The downloaded files should be uncompressed in a directory data/meme. The final directory should be:

localhost:~> cd data
localhost:~> mkdir meme
localhost:~> cd meme
localhost:~> wget http://meme-suite.org/meme-software/Databases/motifs/motif_databases.12.18.tgz
localhost:~> wget http://meme-suite.org/meme-software/Databases/gomo/gomo_databases.3.2.tgz
localhost:~> tar xzf motif_databases.12.18.tgz
localhost:~> tar xzf gomo_databases.3.2.tgz
localhost:~> rm gomo_databases.3.2.tgz motif_databases.12.18.tgz
localhost:~> tree -d
.
├── gomo_databases
└── motif_databases
    ├── ARABD
    ├── CIS-BP
    ├── CISBP-RNA
    ├── ECOLI
    ├── EUKARYOTE
    ├── FLY
    ├── HUMAN
    ├── JASPAR
    ├── MALARIA
    ├── MIRBASE
    ├── MOUSE
    ├── PROKARYOTE
    ├── PROTEIN
    ├── RNA
    ├── TFBSshape
    ├── WORM
    └── YEAST

19 directories

See also an example in our test project: https://ftp.ncbi.nlm.nih.gov/pub/pm4ngs/examples/chipexo-single/data/

Test Project

A test project is available (read-only) at https://ftp.ncbi.nlm.nih.gov/pub/pm4ngs/examples/chipexo-single/

Extra requirements

Creating BWA indexes

This workflow uses BWA for sequence alignment. The BWA index creation is not included in the workflow, that's why we are including an small section here to describe how the BWA indexes can be created.

The genome.fa file should be copied to the genome directory.

localhost:~> conda activate /home/veraalva/chipexo-single/bin/bioconda
localhost:~> conda activate --stack /home/veraalva/chipexo-single/bin/jupyter
localhost:~> cd chipexo-single/data
localhost:~> mkdir genome
localhost:~> cd genome
localhost:~> mkdir BWA
localhost:~> cd BWA
localhost:~> cwl-runner --no-container ../../../bin/cwl-ngs-workflows-cbb/tools/BWA/bwa-index.cwl --sequences genome.fa
localhost:~> cd ..
localhost:~> tree
.
├── BWA
│   ├── genome.fa
│   ├── genome.fa.amb
│   ├── genome.fa.ann
│   ├── genome.fa.bwt
│   ├── genome.fa.pac
│   └── genome.fa.sa
└── genome.fa

1 directory, 7 files

Here all files inside the directory BWA are created by the workflow.
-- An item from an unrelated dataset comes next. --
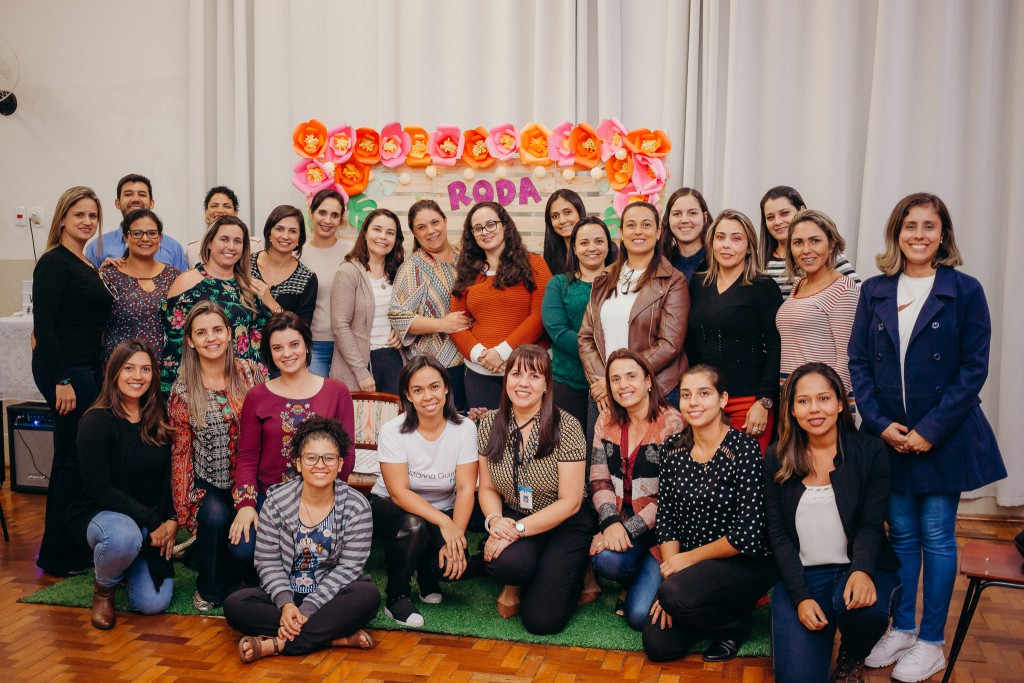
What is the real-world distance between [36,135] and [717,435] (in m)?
5.25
Creating BED files from GTF

For generating a BED file from a GTF.

The genes.gtf file should be copied to the genome directory.
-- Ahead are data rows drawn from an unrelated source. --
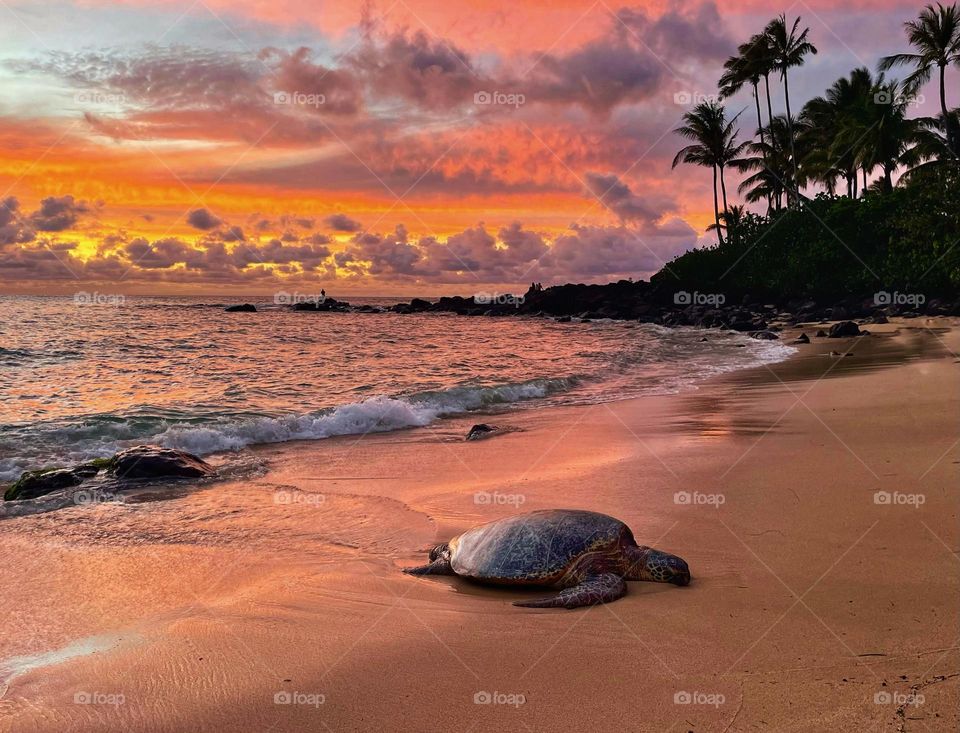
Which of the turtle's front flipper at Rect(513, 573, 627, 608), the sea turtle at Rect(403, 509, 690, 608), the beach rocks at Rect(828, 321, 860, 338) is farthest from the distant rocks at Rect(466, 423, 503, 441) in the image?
the beach rocks at Rect(828, 321, 860, 338)

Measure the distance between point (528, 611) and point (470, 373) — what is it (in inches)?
630

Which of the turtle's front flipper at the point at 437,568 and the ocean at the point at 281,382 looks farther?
the ocean at the point at 281,382

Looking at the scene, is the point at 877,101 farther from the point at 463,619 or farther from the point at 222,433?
the point at 463,619

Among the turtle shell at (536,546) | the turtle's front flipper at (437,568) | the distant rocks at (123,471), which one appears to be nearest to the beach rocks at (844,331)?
the distant rocks at (123,471)

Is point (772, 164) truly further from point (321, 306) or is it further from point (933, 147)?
point (321, 306)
localhost:~> conda activate /home/veraalva/chipexo-single/bin/bioconda
localhost:~> conda activate --stack /home/veraalva/chipexo-single/bin/jupyter
localhost:~> cd chipexo-single/data
localhost:~> mkdir genome
localhost:~> cd genome
localhost:~> cwl-runner --no-container ../../bin/cwl-ngs-workflows-cbb/workflows/UCSC/gtftobed.cwl --gtf genes.gtf
localhost:~> tree
.
├── genes.bed
├── genes.genePred
├── genes.gtf
└── genome.fa

0 directory, 4 files

Here the files genes.bed and genes.genePred are created from the workflow.